## TASKS TO CARRY OUT
[1] Set down word for word the passage of the Kilmarnock budget article that opens with the words containing "According to the" and closes with "North Main St.".
[2] Resume the article on Kilmarnock's budget worksession, picking up after its final sentence.

## STUDY TEXT
■ ■ ■ ■ ■ ■ ■
Kilmarnock crunches town budget features
Kilmarnock’s budget worksession on Monday featured surprising agreements on scrutinized line items and continued vocal opposition to the new town hall from the mayor.
The budget for fiscal year 2014, as presented by Assistant Town Manager Susan Cockrell, projected $2,934,462 in revenues and $2,615,216 in expenses with a surplus of $319,246 available for capital projects.
The proposed budget accounted for a drop in revenues of $93,373 from the current year. The decrease is due mainly to a lower real estate assessment, which is down $40 million, and sales tax repayments to Lancaster County.
Restructuring of the debt and internal cost control by the town drove down operating expenditures by roughly $220,000.
Cockrell explained that tax rates for water and sewer and Real Estate are to remain unchanged, and that the budget will account for a 3 percent wage increase for town employees across-the-board.
Councilmember Howard Straughan clarified the change as an increase in the salary line item, noting that it did not mean each employee would get a 3 percent pay raise.
According to the presentation, Kilmarnock would begin the year with $5,170,858 in total town funds and fall to $4,395,103 by fiscal year 2015.
The decrease was attributed to an anticipated net loss of $775,755, which will be covered by savings from fiscal year 2013.
The shortage initially amounted to $1,266,938 in “withdrawals” for funding daily operations and capital infrastructure, including an approximate $800,000 for purchasing and renovating the Bay Trust Property on 1 North Main St.
But Cockrell and Town Manager Tom Saunders estimated $491,183 in operating surpluses that would reduce the deficit.
Councilmember William Smith said the town would have seen a slight increase in fiscal year 2014 had they not chosen to purchase the Bay Trust building for the new town hall.
“That’s correct,” Cockrell replied. “Or you could say that for $775,000 [out-of-pocket], we’re going to get 1 North Main and we’re going to do some other capital projects.”
Other budgeted items for the withdrawal include $100,000 for funding the physical plan of Kilmarnock’s technology park, $171,938 for the operating sewer fund, $175,000 in water and sewer capital projects and $20,000 for streets and parks.
Following the presentation, changes to a line item under the general fund for public service support inspired a rare consensus between Councilmember Rebecca Nunn and Mayor Raymond Booth.
Nunn initially proposed increasing the budgeted amount from $10,000 to $13,000 and then giving money from the line item to the Kilmarnock Volunteer Fire Department, the Kilmarnock-Lancaster Volunteer Rescue Squad, the town museum and the public library.
Smith contested Nunn’s recommendation.
“I have a big issue when we as public servants start picking and choosing who we’re going to donate money to and who we’re not,” said Smith. “When we are giving away the citizen’s money, we are basically telling them which organizations they should support.
“I think if we’re going to do that, we probably need to call it something different, because who’s to say the Northern Neck Free Health Clinic or the Boys and Girls Club are not worthy of money?” Smith added.
■ ■ ■ ■ ■ ■ ■
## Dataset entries
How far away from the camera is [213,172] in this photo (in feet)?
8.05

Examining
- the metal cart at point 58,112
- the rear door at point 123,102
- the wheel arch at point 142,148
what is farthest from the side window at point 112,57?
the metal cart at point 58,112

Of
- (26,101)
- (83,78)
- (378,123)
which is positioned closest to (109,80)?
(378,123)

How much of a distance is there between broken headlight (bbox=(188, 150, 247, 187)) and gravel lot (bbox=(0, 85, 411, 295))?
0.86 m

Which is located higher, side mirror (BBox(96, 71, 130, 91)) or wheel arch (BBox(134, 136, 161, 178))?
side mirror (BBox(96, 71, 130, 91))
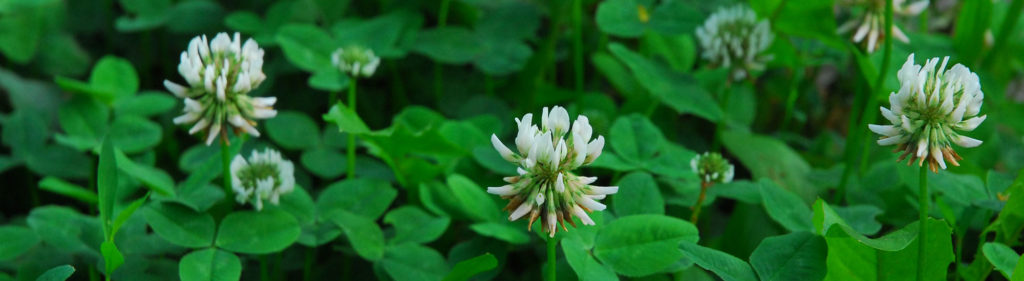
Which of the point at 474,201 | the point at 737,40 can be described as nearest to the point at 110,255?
the point at 474,201

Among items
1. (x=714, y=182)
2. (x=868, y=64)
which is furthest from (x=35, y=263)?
(x=868, y=64)

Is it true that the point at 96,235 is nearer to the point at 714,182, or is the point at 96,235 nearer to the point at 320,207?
the point at 320,207

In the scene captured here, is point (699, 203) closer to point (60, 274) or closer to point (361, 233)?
point (361, 233)

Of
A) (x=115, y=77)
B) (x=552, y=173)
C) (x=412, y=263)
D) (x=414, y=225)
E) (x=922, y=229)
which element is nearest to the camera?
(x=552, y=173)

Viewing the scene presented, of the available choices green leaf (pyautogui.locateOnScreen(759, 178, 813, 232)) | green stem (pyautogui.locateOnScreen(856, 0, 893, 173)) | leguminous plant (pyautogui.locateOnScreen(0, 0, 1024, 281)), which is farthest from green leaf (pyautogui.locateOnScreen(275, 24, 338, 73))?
green stem (pyautogui.locateOnScreen(856, 0, 893, 173))

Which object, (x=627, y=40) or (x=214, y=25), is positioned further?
(x=627, y=40)

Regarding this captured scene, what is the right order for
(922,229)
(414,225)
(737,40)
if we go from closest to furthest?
(922,229)
(414,225)
(737,40)
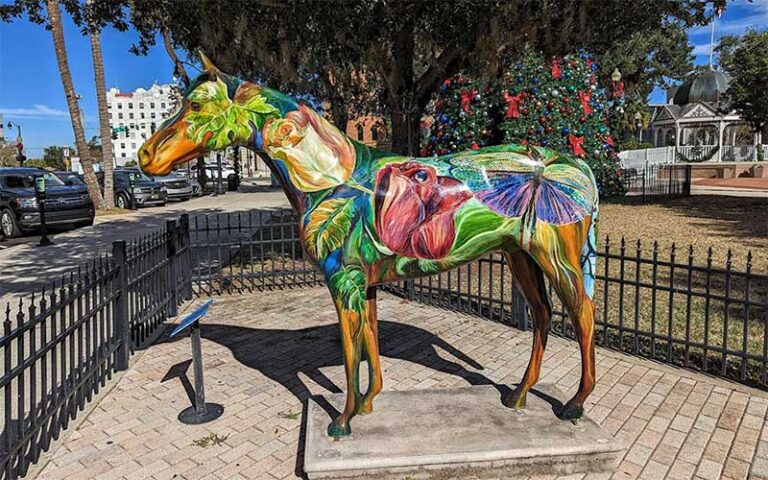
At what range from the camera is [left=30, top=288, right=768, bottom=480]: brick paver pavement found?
3.37 metres

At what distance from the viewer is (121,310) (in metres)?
5.05

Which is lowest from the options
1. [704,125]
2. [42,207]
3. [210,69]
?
[42,207]

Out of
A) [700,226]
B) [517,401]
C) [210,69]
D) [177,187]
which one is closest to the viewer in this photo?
[210,69]

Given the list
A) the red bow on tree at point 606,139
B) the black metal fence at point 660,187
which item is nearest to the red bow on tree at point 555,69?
the red bow on tree at point 606,139

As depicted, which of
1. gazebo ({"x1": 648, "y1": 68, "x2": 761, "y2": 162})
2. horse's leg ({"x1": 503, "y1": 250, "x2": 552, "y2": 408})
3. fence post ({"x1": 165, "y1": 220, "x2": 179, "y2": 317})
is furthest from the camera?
gazebo ({"x1": 648, "y1": 68, "x2": 761, "y2": 162})

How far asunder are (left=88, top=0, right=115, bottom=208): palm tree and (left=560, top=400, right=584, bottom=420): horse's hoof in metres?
20.5

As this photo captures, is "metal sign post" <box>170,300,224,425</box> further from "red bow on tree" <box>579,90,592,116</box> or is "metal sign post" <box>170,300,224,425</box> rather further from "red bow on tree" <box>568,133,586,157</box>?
"red bow on tree" <box>579,90,592,116</box>

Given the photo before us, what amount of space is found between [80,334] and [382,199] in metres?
2.69

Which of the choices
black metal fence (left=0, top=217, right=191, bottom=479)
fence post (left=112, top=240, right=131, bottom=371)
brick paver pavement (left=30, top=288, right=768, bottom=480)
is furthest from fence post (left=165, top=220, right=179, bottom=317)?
fence post (left=112, top=240, right=131, bottom=371)

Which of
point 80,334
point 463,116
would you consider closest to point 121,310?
point 80,334

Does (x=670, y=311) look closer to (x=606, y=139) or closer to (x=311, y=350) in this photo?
(x=311, y=350)

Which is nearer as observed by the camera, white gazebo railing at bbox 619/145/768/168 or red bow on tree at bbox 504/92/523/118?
red bow on tree at bbox 504/92/523/118

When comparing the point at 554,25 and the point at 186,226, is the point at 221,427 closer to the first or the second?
the point at 186,226

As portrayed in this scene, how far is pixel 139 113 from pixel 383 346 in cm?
15329
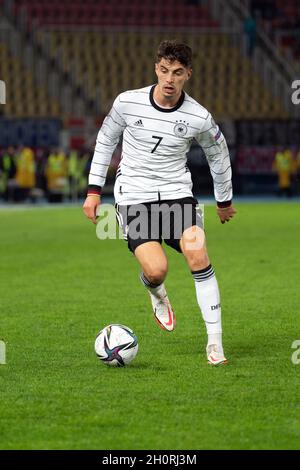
■ ■ ■ ■ ■ ■ ■
## ANSWERS FOR EACH ITEM
[1]
According to the presentation, Kilmarnock would begin the year with $5,170,858 in total town funds and fall to $4,395,103 by fiscal year 2015.
The decrease was attributed to an anticipated net loss of $775,755, which will be covered by savings from fiscal year 2013.
The shortage initially amounted to $1,266,938 in “withdrawals” for funding daily operations and capital infrastructure, including an approximate $800,000 for purchasing and renovating the Bay Trust Property on 1 North Main St.

[2]
Nunn countered that if Kilmarnock didn’t have a volunteer fire department and rescue squad, then it would cost the town “millions of dollars.”
“We would have to pay their salaries and give them benefits,” said Nunn.
She added that while the free health clinic and Boys and Girls Club were important, most of the town’s citizens used the museum and library.
Nunn was visibly surprised when Mayor Raymond Booth agreed to support her proposal.
“From my perspective, I believe the fire department and rescue squad represent the most essential services that are provided,” said Booth, adding that if Kilmarnock were to create its own fire department, the town would have to pay “well over a million dollars.”
Council agreed to recommend increasing public service support to $38,000, which includes a contribution to Rappahannock General Hospital at the bidding of Vice Mayor Emerson Gravatt.
It is important to note that Gravatt serves as the hospital’s Director and Vice President of Human Resources.
At the end of the meeting, while Booth complimented council for not raising tax rates, he did not see the 16 percent decrease as a tax reduction.
“The tax rate has not changed. The value of [Kilmarnock properties] is simply less,” he said. “It also shouldn’t be…depicted as a tax decrease as well.”
He also continued to denounce council’s purchase of the Bay Trust property in comments that Nunn claimed was “a campaign speech.”
“I’m most troubled by the fact that the whole amount [of the 775,755 in net losses] is the purchase of the new town hall,” said Booth. “It seems that this new town hall purchase is not supported by the overwhelming majority of our citizens [and] business.”
Booth added: “I think by building something [or] renovating [the current town hall property] and saving $450,000 of that $800,000, we could significantly close the shortfall in this budget.”
Nunn stressed that council already voted twice in favor of the property, once to go through with the purchase and the second time to approve the contract.
“It is over and done with,” she said. “It’s not going to change. We’re going to buy the building.”